Carlos Nougué
Roma ainda não voltou à Tradição. Que o Motu Proprio sobre a Missa tridentina e a suspensão das excomunhões dos quatro Bispos da FSSPX não nos enganem. Sim, porque, ainda que considerássemos sem mácula tais atos pontificais, restaria o fato inequívoco de que o caráter vaticano-segundo – ou seja, o caráter de religião do homem – não se reduz ao problema litúrgico nem, muito menos, a questões de ordem disciplinar. Se, por um lado, o problema litúrgico é fundamental, porque diz respeito ao que é o centro da vida do católico – o sacramento da Eucaristia –, por outro lado, o que a partir do Concílio se fez com relação à liturgia não é causa, mas efeito, da raiz nefasta que subverteu a vida da Igreja na segunda metade do século passado: o humanismo, ou, em outras palavras, a negação da Realeza de Nosso Senhor Jesus Cristo sobre tudo quanto é humano e sobre todo o universo, substituída por uma suposta realeza do homem até sobre Deus mesmo.

## INFORMAÇÕES FORNECIDAS

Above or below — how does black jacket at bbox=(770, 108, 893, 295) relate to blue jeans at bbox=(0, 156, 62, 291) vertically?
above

## TAREFA A REALIZAR
Retome o texto sobre Roma e a Tradição católica a partir do ponto em que ele para. O material não é necessário para realizar a tarefa.

## RESULTADO DO EXERCÍCIO
Uma prova do que aqui se diz a podemos ter na recente viagem do Papa Bento XVI à Terra Santa. Nela, como escreve no editorial da Revista Iesus Christus, n. 121, o Padre Christian Bouchacourt (Superior do Distrito da América do Sul da Fraternidade São Pio X), Sua Santidade não hesitou “em questionar a doutrina tradicional sobre a tolerância com respeito às falsas religiões para convocar um diálogo religioso e propor que os católicos, os judeus e os muçulmanos realizassem ações em comum [pela paz]. [...] Durante toda a sua viagem, o Papa não convidou os não católicos da região, nem sequer uma vez, a se converter. Nem uma única vez fez rezar pela conversão dos judeus e dos muçulmanos. O que devemos pensar desta atitude e de tais afirmações? Podemos pensar realmente que deste modo Bento XVI contribui para a colocação dos fundamentos de uma paz futura? [...] Nem a paz civil nem a paz social poderão existir fora de Nosso Senhor Jesus Cristo. Querer realizar esta paz sem Aquele que é a ‘pedra angular’ [Atos, IV, 11] é algo ilusório; é querer encaminhar-se para o fracasso certo; é enganar os que escutam tais mensagens e pôr em perigo a sua salvação eterna”.
Como dizia D. Marcel Lefebvre segundo o magistério unânime da Igreja até então, “Não há senão um nome sobre a Terra para transformar as almas, a civilização, e até os corpos, a sociedade e a economia. É o nome de Jesus. Não é necessário procurar por outro lado. Querem transformar a sociedade; querem fazê-la melhor; querem fazê-la santa; querem uma economia sã: o meio é Nosso Senhor Jesus Cristo. Eu deixei a África com a convicção de que só há um meio para salvar as almas e ao mesmo tempo dar-lhe uma civilização cristã neste mundo e fazer-lhes participar aqui da felicidade do céu a partir da felicidade que lhe confere a graça: é o reino de Nosso Senhor Jesus Cristo” (Sermão em Zaitzkofen, 15 de fevereiro de 1987, apud edit. cit.).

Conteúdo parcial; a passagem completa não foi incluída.